Information shown:
++++++++
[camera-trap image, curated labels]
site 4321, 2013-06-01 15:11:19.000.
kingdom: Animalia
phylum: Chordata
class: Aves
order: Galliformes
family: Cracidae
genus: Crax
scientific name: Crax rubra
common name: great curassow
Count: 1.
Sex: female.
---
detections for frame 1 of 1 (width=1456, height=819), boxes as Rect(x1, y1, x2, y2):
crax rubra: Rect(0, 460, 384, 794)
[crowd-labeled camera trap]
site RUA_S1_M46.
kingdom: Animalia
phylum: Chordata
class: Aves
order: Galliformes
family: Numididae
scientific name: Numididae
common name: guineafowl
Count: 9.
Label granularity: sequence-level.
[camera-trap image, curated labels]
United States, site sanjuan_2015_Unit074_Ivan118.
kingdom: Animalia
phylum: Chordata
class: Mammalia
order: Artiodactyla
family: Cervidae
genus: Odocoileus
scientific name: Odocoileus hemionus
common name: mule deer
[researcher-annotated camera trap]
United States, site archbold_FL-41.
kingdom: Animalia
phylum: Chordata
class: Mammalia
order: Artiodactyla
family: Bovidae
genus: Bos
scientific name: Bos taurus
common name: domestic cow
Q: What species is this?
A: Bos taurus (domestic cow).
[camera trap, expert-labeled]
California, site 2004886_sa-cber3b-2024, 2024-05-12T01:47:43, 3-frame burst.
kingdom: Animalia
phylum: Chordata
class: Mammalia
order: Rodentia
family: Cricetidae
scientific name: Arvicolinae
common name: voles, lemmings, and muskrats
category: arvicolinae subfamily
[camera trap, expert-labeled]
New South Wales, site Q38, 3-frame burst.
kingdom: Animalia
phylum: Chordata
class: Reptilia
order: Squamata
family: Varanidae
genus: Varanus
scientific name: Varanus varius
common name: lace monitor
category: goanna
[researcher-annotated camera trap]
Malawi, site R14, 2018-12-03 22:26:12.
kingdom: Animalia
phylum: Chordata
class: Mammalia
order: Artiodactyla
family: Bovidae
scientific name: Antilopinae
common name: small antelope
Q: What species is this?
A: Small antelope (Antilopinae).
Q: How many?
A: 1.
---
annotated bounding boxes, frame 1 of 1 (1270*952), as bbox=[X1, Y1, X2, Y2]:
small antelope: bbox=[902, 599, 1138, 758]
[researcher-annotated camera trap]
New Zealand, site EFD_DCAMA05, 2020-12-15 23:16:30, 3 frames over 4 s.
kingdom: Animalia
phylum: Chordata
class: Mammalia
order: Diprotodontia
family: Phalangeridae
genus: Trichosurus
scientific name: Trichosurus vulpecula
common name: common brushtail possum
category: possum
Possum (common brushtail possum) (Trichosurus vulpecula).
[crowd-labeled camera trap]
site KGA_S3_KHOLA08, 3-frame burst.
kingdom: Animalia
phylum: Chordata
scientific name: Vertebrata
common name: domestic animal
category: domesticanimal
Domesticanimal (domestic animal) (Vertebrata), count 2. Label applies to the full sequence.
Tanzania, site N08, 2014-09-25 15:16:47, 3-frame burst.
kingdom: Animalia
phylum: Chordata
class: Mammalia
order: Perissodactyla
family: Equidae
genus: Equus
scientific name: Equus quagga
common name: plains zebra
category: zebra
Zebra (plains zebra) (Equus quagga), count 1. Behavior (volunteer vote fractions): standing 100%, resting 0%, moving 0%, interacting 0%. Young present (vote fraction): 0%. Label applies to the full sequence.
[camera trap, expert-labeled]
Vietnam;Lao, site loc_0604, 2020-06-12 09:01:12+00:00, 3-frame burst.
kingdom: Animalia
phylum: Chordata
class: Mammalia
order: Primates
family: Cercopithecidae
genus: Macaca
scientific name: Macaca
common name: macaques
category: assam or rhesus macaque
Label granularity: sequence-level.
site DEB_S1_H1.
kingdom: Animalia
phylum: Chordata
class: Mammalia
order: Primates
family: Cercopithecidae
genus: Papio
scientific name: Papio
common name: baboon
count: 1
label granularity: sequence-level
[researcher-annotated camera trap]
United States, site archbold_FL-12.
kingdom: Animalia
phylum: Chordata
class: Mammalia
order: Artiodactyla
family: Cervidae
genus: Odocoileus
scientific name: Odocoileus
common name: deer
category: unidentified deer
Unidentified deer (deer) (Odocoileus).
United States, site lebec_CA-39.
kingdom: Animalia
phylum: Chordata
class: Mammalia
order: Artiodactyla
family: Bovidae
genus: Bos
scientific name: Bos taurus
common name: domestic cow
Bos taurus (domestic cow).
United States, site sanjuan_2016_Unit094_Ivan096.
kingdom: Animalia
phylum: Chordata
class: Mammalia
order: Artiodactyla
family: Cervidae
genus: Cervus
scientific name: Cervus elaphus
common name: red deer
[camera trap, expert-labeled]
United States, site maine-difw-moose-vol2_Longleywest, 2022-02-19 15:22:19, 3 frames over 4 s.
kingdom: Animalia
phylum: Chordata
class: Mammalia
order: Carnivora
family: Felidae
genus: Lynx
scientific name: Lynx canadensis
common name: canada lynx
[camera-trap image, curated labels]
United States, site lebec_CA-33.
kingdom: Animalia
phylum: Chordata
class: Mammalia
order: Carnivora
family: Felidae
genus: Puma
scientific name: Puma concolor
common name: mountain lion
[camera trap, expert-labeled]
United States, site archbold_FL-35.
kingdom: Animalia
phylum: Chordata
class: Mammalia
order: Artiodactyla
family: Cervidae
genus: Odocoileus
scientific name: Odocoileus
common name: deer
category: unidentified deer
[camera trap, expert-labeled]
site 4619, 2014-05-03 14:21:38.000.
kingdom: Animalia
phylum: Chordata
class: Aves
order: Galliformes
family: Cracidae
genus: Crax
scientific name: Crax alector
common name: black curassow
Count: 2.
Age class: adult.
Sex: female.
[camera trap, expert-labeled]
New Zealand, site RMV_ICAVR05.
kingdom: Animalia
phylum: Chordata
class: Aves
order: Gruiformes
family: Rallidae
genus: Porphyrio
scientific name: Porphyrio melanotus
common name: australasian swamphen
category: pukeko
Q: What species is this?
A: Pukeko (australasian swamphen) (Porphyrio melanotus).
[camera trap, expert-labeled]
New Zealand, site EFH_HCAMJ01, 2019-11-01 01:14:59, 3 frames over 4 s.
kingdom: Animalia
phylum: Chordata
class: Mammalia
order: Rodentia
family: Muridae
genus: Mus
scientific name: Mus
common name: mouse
++++++++
Task prompt:
From the first line to the last, copy the records without alteration.

Task result:
[camera-trap image, curated labels]
site 4321, 2013-06-01 15:11:19.000.
kingdom: Animalia
phylum: Chordata
class: Aves
order: Galliformes
family: Cracidae
genus: Crax
scientific name: Crax rubra
common name: great curassow
Count: 1.
Sex: female.
---
detections for frame 1 of 1 (width=1456, height=819), boxes as Rect(x1, y1, x2, y2):
crax rubra: Rect(0, 460, 384, 794)
[crowd-labeled camera trap]
site RUA_S1_M46.
kingdom: Animalia
phylum: Chordata
class: Aves
order: Galliformes
family: Numididae
scientific name: Numididae
common name: guineafowl
Count: 9.
Label granularity: sequence-level.
[camera-trap image, curated labels]
United States, site sanjuan_2015_Unit074_Ivan118.
kingdom: Animalia
phylum: Chordata
class: Mammalia
order: Artiodactyla
family: Cervidae
genus: Odocoileus
scientific name: Odocoileus hemionus
common name: mule deer
[researcher-annotated camera trap]
United States, site archbold_FL-41.
kingdom: Animalia
phylum: Chordata
class: Mammalia
order: Artiodactyla
family: Bovidae
genus: Bos
scientific name: Bos taurus
common name: domestic cow
Q: What species is this?
A: Bos taurus (domestic cow).
[camera trap, expert-labeled]
California, site 2004886_sa-cber3b-2024, 2024-05-12T01:47:43, 3-frame burst.
kingdom: Animalia
phylum: Chordata
class: Mammalia
order: Rodentia
family: Cricetidae
scientific name: Arvicolinae
common name: voles, lemmings, and muskrats
category: arvicolinae subfamily
[camera trap, expert-labeled]
New South Wales, site Q38, 3-frame burst.
kingdom: Animalia
phylum: Chordata
class: Reptilia
order: Squamata
family: Varanidae
genus: Varanus
scientific name: Varanus varius
common name: lace monitor
category: goanna
[researcher-annotated camera trap]
Malawi, site R14, 2018-12-03 22:26:12.
kingdom: Animalia
phylum: Chordata
class: Mammalia
order: Artiodactyla
family: Bovidae
scientific name: Antilopinae
common name: small antelope
Q: What species is this?
A: Small antelope (Antilopinae).
Q: How many?
A: 1.
---
annotated bounding boxes, frame 1 of 1 (1270*952), as bbox=[X1, Y1, X2, Y2]:
small antelope: bbox=[902, 599, 1138, 758]
[researcher-annotated camera trap]
New Zealand, site EFD_DCAMA05, 2020-12-15 23:16:30, 3 frames over 4 s.
kingdom: Animalia
phylum: Chordata
class: Mammalia
order: Diprotodontia
family: Phalangeridae
genus: Trichosurus
scientific name: Trichosurus vulpecula
common name: common brushtail possum
category: possum
Possum (common brushtail possum) (Trichosurus vulpecula).
[crowd-labeled camera trap]
site KGA_S3_KHOLA08, 3-frame burst.
kingdom: Animalia
phylum: Chordata
scientific name: Vertebrata
common name: domestic animal
category: domesticanimal
Domesticanimal (domestic animal) (Vertebrata), count 2. Label applies to the full sequence.
Tanzania, site N08, 2014-09-25 15:16:47, 3-frame burst.
kingdom: Animalia
phylum: Chordata
class: Mammalia
order: Perissodactyla
family: Equidae
genus: Equus
scientific name: Equus quagga
common name: plains zebra
category: zebra
Zebra (plains zebra) (Equus quagga), count 1. Behavior (volunteer vote fractions): standing 100%, resting 0%, moving 0%, interacting 0%. Young present (vote fraction): 0%. Label applies to the full sequence.
[camera trap, expert-labeled]
Vietnam;Lao, site loc_0604, 2020-06-12 09:01:12+00:00, 3-frame burst.
kingdom: Animalia
phylum: Chordata
class: Mammalia
order: Primates
family: Cercopithecidae
genus: Macaca
scientific name: Macaca
common name: macaques
category: assam or rhesus macaque
Label granularity: sequence-level.
site DEB_S1_H1.
kingdom: Animalia
phylum: Chordata
class: Mammalia
order: Primates
family: Cercopithecidae
genus: Papio
scientific name: Papio
common name: baboon
count: 1
label granularity: sequence-level
[researcher-annotated camera trap]
United States, site archbold_FL-12.
kingdom: Animalia
phylum: Chordata
class: Mammalia
order: Artiodactyla
family: Cervidae
genus: Odocoileus
scientific name: Odocoileus
common name: deer
category: unidentified deer
Unidentified deer (deer) (Odocoileus).
United States, site lebec_CA-39.
kingdom: Animalia
phylum: Chordata
class: Mammalia
order: Artiodactyla
family: Bovidae
genus: Bos
scientific name: Bos taurus
common name: domestic cow
Bos taurus (domestic cow).
United States, site sanjuan_2016_Unit094_Ivan096.
kingdom: Animalia
phylum: Chordata
class: Mammalia
order: Artiodactyla
family: Cervidae
genus: Cervus
scientific name: Cervus elaphus
common name: red deer
[camera trap, expert-labeled]
United States, site maine-difw-moose-vol2_Longleywest, 2022-02-19 15:22:19, 3 frames over 4 s.
kingdom: Animalia
phylum: Chordata
class: Mammalia
order: Carnivora
family: Felidae
genus: Lynx
scientific name: Lynx canadensis
common name: canada lynx
[camera-trap image, curated labels]
United States, site lebec_CA-33.
kingdom: Animalia
phylum: Chordata
class: Mammalia
order: Carnivora
family: Felidae
genus: Puma
scientific name: Puma concolor
common name: mountain lion
[camera trap, expert-labeled]
United States, site archbold_FL-35.
kingdom: Animalia
phylum: Chordata
class: Mammalia
order: Artiodactyla
family: Cervidae
genus: Odocoileus
scientific name: Odocoileus
common name: deer
category: unidentified deer
[camera trap, expert-labeled]
site 4619, 2014-05-03 14:21:38.000.
kingdom: Animalia
phylum: Chordata
class: Aves
order: Galliformes
family: Cracidae
genus: Crax
scientific name: Crax alector
common name: black curassow
Count: 2.
Age class: adult.
Sex: female.
[camera trap, expert-labeled]
New Zealand, site RMV_ICAVR05.
kingdom: Animalia
phylum: Chordata
class: Aves
order: Gruiformes
family: Rallidae
genus: Porphyrio
scientific name: Porphyrio melanotus
common name: australasian swamphen
category: pukeko
Q: What species is this?
A: Pukeko (australasian swamphen) (Porphyrio melanotus).
[camera trap, expert-labeled]
New Zealand, site EFH_HCAMJ01, 2019-11-01 01:14:59, 3 frames over 4 s.
kingdom: Animalia
phylum: Chordata
class: Mammalia
order: Rodentia
family: Muridae
genus: Mus
scientific name: Mus
common name: mouse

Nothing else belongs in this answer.